OneWeb had previously reported that one of its Internet satellites nearly collided with a Starlink satellite during launch, which triggered a “Red Alert” from the U.S. Space Force. SpaceX disputes the report, saying that OneWeb misrepresented the facts and the two satellites did not pass as close as it claimed.
Elon Musk also has an ongoing feud with Amazon founder Jeff Bezos, who runs the aerospace company Blue Origin. Most recently, SpaceX beat out Blue Origin for a NASA contract to complete development of the lunar lander for the Artemis Program.
The FCC did set some conditions for the approval of lower orbits for Starlink’s satellites. SpaceX must provide a semiannual report of failed satellites and coordinate with other satellite operators to ensure that signals from Starlink satellites do not interfere with the signals of competing Internet satellite constellations. The company will also have to report any future close calls between Starlink and other satellites.

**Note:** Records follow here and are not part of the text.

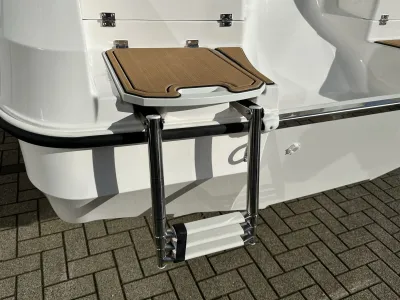 Achtersteven met zwemtrap en houten opstap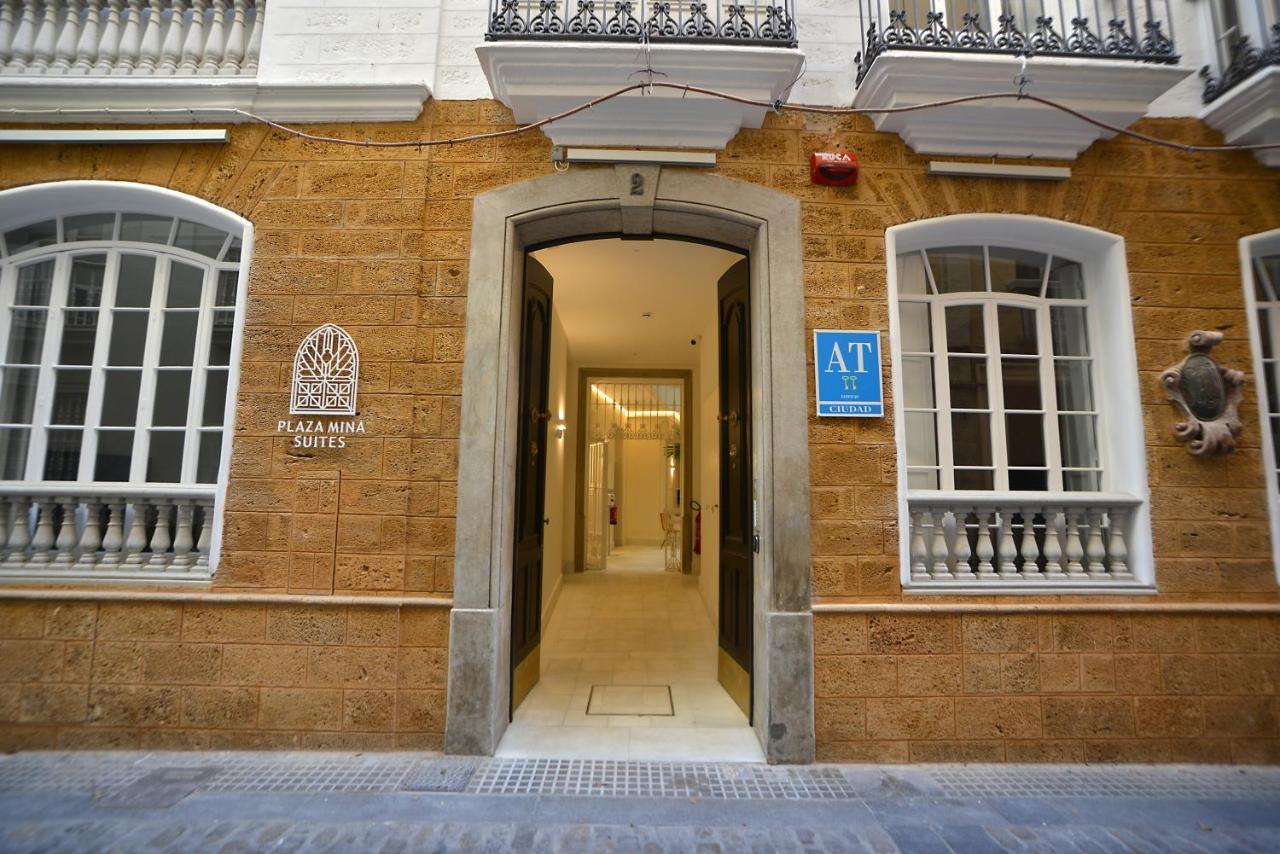 Plaza Mina Suites - Adults Recommended By Luxury Suites Cadix Extérieur photo Entrance to the hotel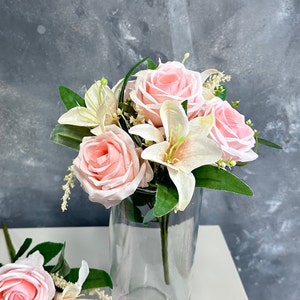 Piccolo bouquet di rose e gigli finti/fiore artificiale/fai da te/floreale/matrimonio/decorazione per la casa/regali rosa chiaro immagine 4
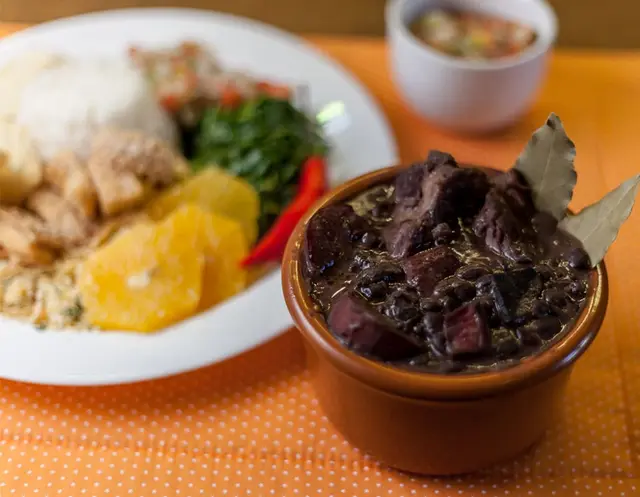 FEIJOADA SOLIDÁRIA EM CAMPINAS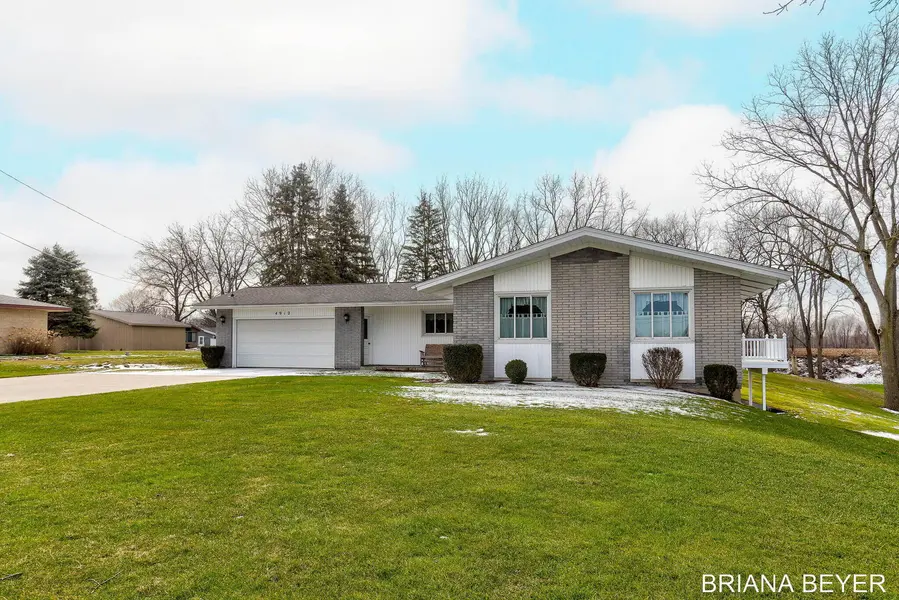 4912 136th AVE, Hamilton, MI 49419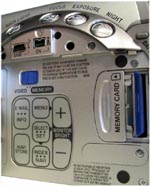 JVC D200: Konektory, ovládání a slot (Klikni pro zvětšení)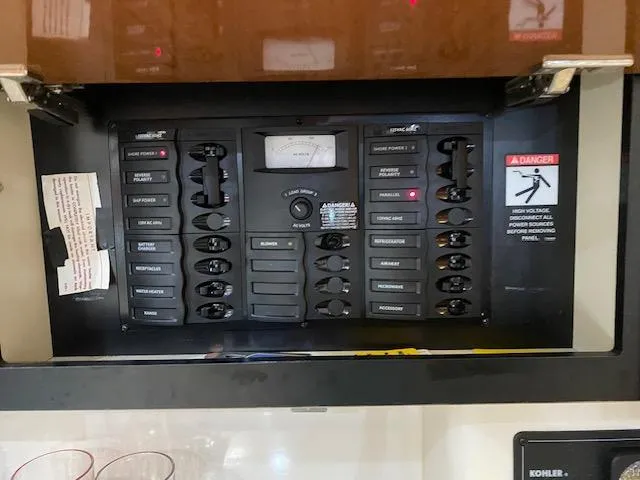 Slide: The Image of Electrical control panel of a 2005 Maxum 3500 SY boat. - 15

SpaceX will especially have to work around the operations of other satellite constellations that are yet to be launched, which Amazon called an important partial victory for Project Kuiper.
“These conditions address our primary concerns regarding space safety and interference, and we appreciate the Commission’s work to maintain a safe and competitive environment in low earth orbit,” an Amazon spokesperson said in a statement.
Some of the fight between satellite Internet companies did leak out onto Twitter, which may be a little predictable for anything involving any combination of Elon Musk, regulators, and competitors. Musk started it in January when he accused Bezos of attempting to “hamstring” Starlink:
Amazon responded with an official statement that accused Musk and SpaceX of attempting “to smother competition in the cradle if they can.”
Amazon’s sentiment echoed Elon Musk’s complaint that ViaSat simply disliked competition when the company filed a complaint against SpaceX saying that the tens of thousands of Starlink satellites that the latter plans to launch will significantly add to the “space junk” problem. Skywatchers already say that they often spot strings of Starlink satellites streaking their way across the night sky. Incidents like the alleged near-collision between Starlink and OneWeb satellites may become more common as the region in which most orbiting satellites operate becomes more crowded.
The FCC did cite a statement from the American Astronomical Society saying that the proposed lower orbits for Starlink satellites will help to reduce the amount of sunlight that the satellites reflect at night by placing them in Earth’s shadow more. The regulators also accepted SpaceX’s word that the lower orbits would make it easier to deorbit the satellites when they have reached the end of their useful lives.
SpaceX also has an agreement with NASA to share information on the orbits of assets owned by either party. The International Space Station is capable of maneuvering to avoid “space junk” and Starlink satellites have a collision avoidance system that can maneuver out of the way of defunct satellites. SpaceX says that it disabled the collision avoidance system on the satellite in question to give OneWeb’s satellite a chance to maneuver out of the way in the recent incident.